Kyriacos A. Athanasiou is a Distinguished Professor of Biomedical Engineering and the Director of DELTAi (Driving Engineering & Life-science Translational Advances @ Irvine), at the University of California, Irvine. He obtained his PhD in Bioengineering (Mechanical Engineering) from Columbia University in 1989. He has published 330 peer-reviewed papers, 20 books, and multiple patents. He has also served as president of the Biomedical Engineering Society. Additionally, he is the Editor-in-Chief of the Annals of Biomedical Engineering, the flagship journal of BMES. His list of awards includes the Nemitsas Prize (Cyprus’ largest award presented by the President of Cyprus), HR Lissner Medal from the American Society of Mechanical Engineers, Distinguished Service Award from BMES, Wall Street Journal’s 2008 Innovation Award, Thomas A. Edison Patent Award from ASME, Hershel Rich Outstanding Invention Award, Marshal Urist Award for Excellence in Tissue Regeneration Research from the Orthopaedic Research Society, and the Van Mow Medal from ASME. He is a Fellow of BMES, AAAS, AIMBE, and ASME; he was also elected to the National Academy of Inventors. In addition to his academic interests, he has been involved with effecting the translation of devices and instruments into clinical use and commercialization.

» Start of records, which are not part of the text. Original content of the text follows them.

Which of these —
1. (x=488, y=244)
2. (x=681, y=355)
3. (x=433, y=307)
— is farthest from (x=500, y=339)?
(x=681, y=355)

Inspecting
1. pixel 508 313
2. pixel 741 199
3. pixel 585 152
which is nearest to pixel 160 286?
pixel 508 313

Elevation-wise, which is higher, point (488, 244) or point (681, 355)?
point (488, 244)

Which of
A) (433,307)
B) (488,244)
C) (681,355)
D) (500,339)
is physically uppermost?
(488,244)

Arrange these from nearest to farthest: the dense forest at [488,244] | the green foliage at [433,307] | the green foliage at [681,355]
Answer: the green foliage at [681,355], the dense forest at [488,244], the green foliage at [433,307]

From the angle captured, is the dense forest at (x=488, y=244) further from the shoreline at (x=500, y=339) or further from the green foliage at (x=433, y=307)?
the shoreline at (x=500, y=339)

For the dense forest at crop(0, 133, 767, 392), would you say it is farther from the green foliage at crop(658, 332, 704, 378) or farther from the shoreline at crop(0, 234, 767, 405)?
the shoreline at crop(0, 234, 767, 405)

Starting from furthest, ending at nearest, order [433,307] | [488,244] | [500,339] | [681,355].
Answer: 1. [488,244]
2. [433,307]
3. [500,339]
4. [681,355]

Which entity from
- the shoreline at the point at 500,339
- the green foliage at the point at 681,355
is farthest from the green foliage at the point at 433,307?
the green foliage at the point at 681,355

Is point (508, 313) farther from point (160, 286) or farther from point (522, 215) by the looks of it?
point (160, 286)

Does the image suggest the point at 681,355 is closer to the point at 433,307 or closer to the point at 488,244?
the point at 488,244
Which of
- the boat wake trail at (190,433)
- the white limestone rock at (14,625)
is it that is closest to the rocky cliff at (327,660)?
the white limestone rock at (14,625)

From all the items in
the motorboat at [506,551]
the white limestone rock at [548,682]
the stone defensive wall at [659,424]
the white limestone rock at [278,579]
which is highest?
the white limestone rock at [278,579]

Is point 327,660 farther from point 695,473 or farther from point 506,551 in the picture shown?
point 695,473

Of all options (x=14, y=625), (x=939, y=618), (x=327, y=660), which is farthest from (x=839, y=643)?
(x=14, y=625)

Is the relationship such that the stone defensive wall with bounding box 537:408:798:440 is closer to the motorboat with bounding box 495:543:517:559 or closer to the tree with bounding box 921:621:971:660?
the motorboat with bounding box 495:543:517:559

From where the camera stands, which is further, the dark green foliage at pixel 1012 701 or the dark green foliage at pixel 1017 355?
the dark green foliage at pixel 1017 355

Toward bioengineering translation
Articular cartilage is arguably the tissue most pivotal for motion and overall function. This soft, white tissue that covers the ends of our long bones cannot heal by itself often progressing to osteoarthritis following injury. The demanding biomechanical milieu of a joint, plus cartilage’s relative lack of cells and blood supply, renders this tissue almost unique in its inability to repair adequately. This presentation will describe our group’s efforts toward helping joint cartilages, such as hyaline tissue, knee meniscus, and the TMJ disc, repair themselves via tissue engineering approaches. Central to our efforts is the understanding of biomechanical relationships at multiple dimensional levels. The results that will be presented will indicate that cartilage regeneration is inexorably becoming a tractable problem. The second part of the presentation will be allocated on efforts to commercialize outcomes of our academe-based research. Specific examples and results will be presented to illustrate a specific pathway of commercializing research outcomes.